Checkmk agent plugin for monitoring Ceph clusters.
Provides 7 services from a single agent plugin:
| Service | Monitors | Thresholds |
|---|---|---|
| Ceph Health | Overall HEALTH_OK/WARN/ERR with detail per check | State-based |
| Ceph OSD Status | OSDs up/in, alerts on down/out | State-based |
| Ceph OSD Latency | Worst-case commit/apply latency, per-OSD graphs | Configurable (default 50/100 ms) |
| Ceph Scrub | Overdue scrub/deep-scrub PG counts, scrub activity | Configurable (default 10/50 PGs) |
| Ceph Pool Usage | Cluster capacity %, per-pool usage graphs | Configurable (default 80/90%) |
| Ceph PG Status | PG state distribution, non-clean PG alerting | State-based |
| Ceph I/O | Client read/write throughput and IOPS (bidirectional graphs) | Info only |
Per-instance metrics (per-OSD latency, per-pool usage) are yielded dynamically and auto-graphed by Checkmk. Aggregate graphs are provided for cluster I/O, scrub backlog, and capacity.

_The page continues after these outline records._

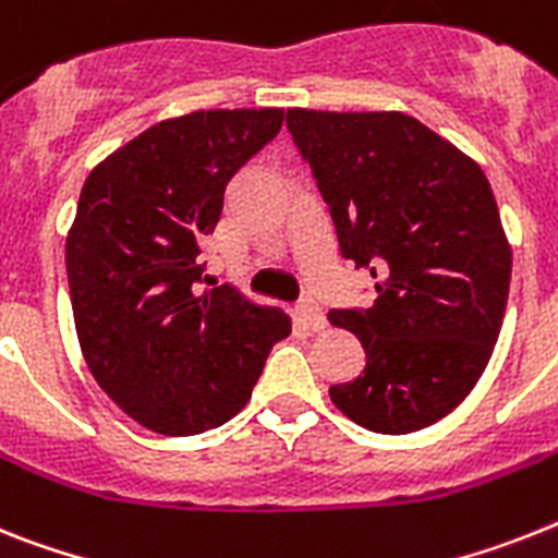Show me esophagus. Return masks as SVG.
I'll list each match as a JSON object with an SVG mask.
<instances>
[{"label": "esophagus", "instance_id": "obj_1", "mask_svg": "<svg viewBox=\"0 0 558 558\" xmlns=\"http://www.w3.org/2000/svg\"><path fill=\"white\" fill-rule=\"evenodd\" d=\"M299 316H302V322H305L307 328L311 330H322L325 328V313H322V307L313 302V299H305V302H299Z\"/></svg>", "mask_w": 558, "mask_h": 558}]
</instances>
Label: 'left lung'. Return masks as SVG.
<instances>
[{
  "mask_svg": "<svg viewBox=\"0 0 558 558\" xmlns=\"http://www.w3.org/2000/svg\"><path fill=\"white\" fill-rule=\"evenodd\" d=\"M288 131L328 202L339 251L376 279L371 307L330 311L365 371L330 385L373 434L448 416L485 373L510 290V245L471 156L399 110H288Z\"/></svg>",
  "mask_w": 558,
  "mask_h": 558,
  "instance_id": "8db88e82",
  "label": "left lung"
}]
</instances>
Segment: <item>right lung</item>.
<instances>
[{"label": "right lung", "mask_w": 558, "mask_h": 558, "mask_svg": "<svg viewBox=\"0 0 558 558\" xmlns=\"http://www.w3.org/2000/svg\"><path fill=\"white\" fill-rule=\"evenodd\" d=\"M282 108L165 119L85 179L64 262L82 356L142 427L205 434L247 404L290 319L222 288L199 293V242L228 182L274 140Z\"/></svg>", "instance_id": "add662e5"}]
</instances>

- Checkmk 2.3.0p1 or later
- Agent host must have
cephCLI access (typically a mon node)
Download the latest .mkp file from the
Releases page and
install it:
mkp install oposs_ceph-<version>.mkpCopy the plugin files into your Checkmk site:
local/lib/python3/cmk_addons/plugins/oposs_ceph/
├── agent_based/
│ └── oposs_ceph.py
├── graphing/
│ └── oposs_ceph.py
└── rulesets/
└── oposs_ceph.py
local/lib/python3/cmk/base/cee/plugins/bakery/
└── oposs_ceph.py
local/share/check_mk/agents/plugins/
└── oposs_ceph
Enable the "Ceph Monitoring (Linux)" agent bakery rule to automatically deploy the agent plugin to hosts. The collection interval is configurable (default 60s).

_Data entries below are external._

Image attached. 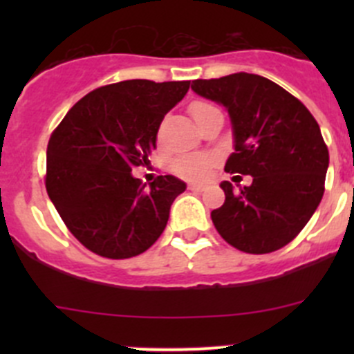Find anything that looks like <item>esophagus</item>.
I'll list each match as a JSON object with an SVG mask.
<instances>
[{
    "instance_id": "esophagus-1",
    "label": "esophagus",
    "mask_w": 354,
    "mask_h": 354,
    "mask_svg": "<svg viewBox=\"0 0 354 354\" xmlns=\"http://www.w3.org/2000/svg\"><path fill=\"white\" fill-rule=\"evenodd\" d=\"M190 190L202 192V190H205V185H202V183H190Z\"/></svg>"
}]
</instances>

Since all Ceph mon nodes report the same cluster-wide data, the plugin supports Checkmk's native cluster hosts to avoid duplicate services:
- Add each mon node as a regular host in Checkmk
- Deploy the agent plugin to all mon nodes (via bakery rule or manually)

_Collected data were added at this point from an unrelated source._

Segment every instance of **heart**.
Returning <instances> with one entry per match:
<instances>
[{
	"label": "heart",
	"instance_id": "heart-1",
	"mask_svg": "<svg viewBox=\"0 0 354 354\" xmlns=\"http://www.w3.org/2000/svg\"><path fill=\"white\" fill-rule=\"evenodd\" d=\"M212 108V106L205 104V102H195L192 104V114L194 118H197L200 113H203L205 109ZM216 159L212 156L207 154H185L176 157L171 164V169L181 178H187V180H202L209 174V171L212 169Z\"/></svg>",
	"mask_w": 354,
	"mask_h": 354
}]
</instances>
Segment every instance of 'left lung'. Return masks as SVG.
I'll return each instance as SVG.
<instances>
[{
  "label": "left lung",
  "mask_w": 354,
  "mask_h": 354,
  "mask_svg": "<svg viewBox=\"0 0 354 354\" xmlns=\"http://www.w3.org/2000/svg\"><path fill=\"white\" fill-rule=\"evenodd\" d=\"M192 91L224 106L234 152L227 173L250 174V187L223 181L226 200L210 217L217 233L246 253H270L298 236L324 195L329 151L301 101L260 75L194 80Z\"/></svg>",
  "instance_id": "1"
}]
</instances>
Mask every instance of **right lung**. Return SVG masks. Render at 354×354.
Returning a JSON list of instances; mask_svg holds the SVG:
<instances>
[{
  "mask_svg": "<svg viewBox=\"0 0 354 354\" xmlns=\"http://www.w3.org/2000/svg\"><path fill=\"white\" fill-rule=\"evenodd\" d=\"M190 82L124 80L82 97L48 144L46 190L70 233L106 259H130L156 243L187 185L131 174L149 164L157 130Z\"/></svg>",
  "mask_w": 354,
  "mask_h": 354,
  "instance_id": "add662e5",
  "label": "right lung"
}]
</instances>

- Create a cluster host in Setup > Hosts > Create cluster host
- Add the mon nodes as cluster nodes
- Assign the Ceph services to the cluster in the cluster host's service configuration — use "Clustered services" rules to move the 7 Ceph services from the individual nodes to the cluster host
- Discover services on the cluster host
The cluster check function picks data from whichever mon node responds. If one mon goes down, monitoring continues from the remaining nodes.
The agent plugin runs three commands:
ceph status -f json— health, OSD map, PG states, I/O statsceph osd perf -f json— per-OSD commit/apply latencyceph df detail -f json— cluster and per-pool capacity
Test the agent plugin directly on the mon node:
/usr/lib/check_mk_agent/plugins/oposs_cephVerify Ceph CLI access:
ceph status -f jsonMIT - OETIKER+PARTNER AG